How do you follow a legendary act? By making sure the audience doesn't remember what came before you.
No, I'm not talking about Apple co-founder Steve Jobs, whose death in 2011 pushed chief operating officer Tim Cook into the limelight. I am referring to the unprecedented run of success that the company enjoyed between 2001 and 2011, a rough approximation of the span of time between when Apple introduced the iPod portable music player that would make it a household name and the death of its spiritual leader Jobs.
In that period, the company entered and dominated (to the point of synonymity) the portable media player market, then radically altered the business model for its content; set a visual and functional benchmark for what would come to be known as the "smartphone," then commanded the segment across continents; created a mainstream market for the slate-style tablet computer, then dominated it; introduced a laptop computer with market-leading thinness, then popularized it; and finally, knit them all together with a single, cloud-based account system that made it difficult indeed to use an Apple product without being a click or tap away from one of its various content, software or services stores. Through it all, the company built and burnished its tony reputation.

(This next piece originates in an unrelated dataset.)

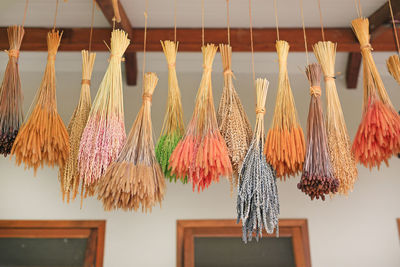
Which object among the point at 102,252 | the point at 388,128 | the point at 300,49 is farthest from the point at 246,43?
the point at 102,252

Jobs' passing coincided with a moment when the company's strategy was in full bloom. The swell (and product pipeline) would carry the company for more than a year after Jobs' death.
But what happens when the momentum begins to recede? What then?
Mark the end of a chapter, and start a new one.
During the keynote of its annual Worldwide Developers Conference yesterday, Apple took what I believe to be its first real, albeit careful, steps into its next phase: it introduced a new, non-feline naming scheme for its desktop operating system, OS X, and it unveiled a redesign of its mobile operating system, iOS. (It also announced other things; read the recap here.)
The milestones matter.
For OS X, Apple's new California-styled naming scheme for the next versions of its 13-year-old operating system ("Mavericks," named after the popular U.S. surfing spot, will be the first) will likely see the desktop computer through its final years of broad consumer popularity and into an era of narrower, more work-oriented use.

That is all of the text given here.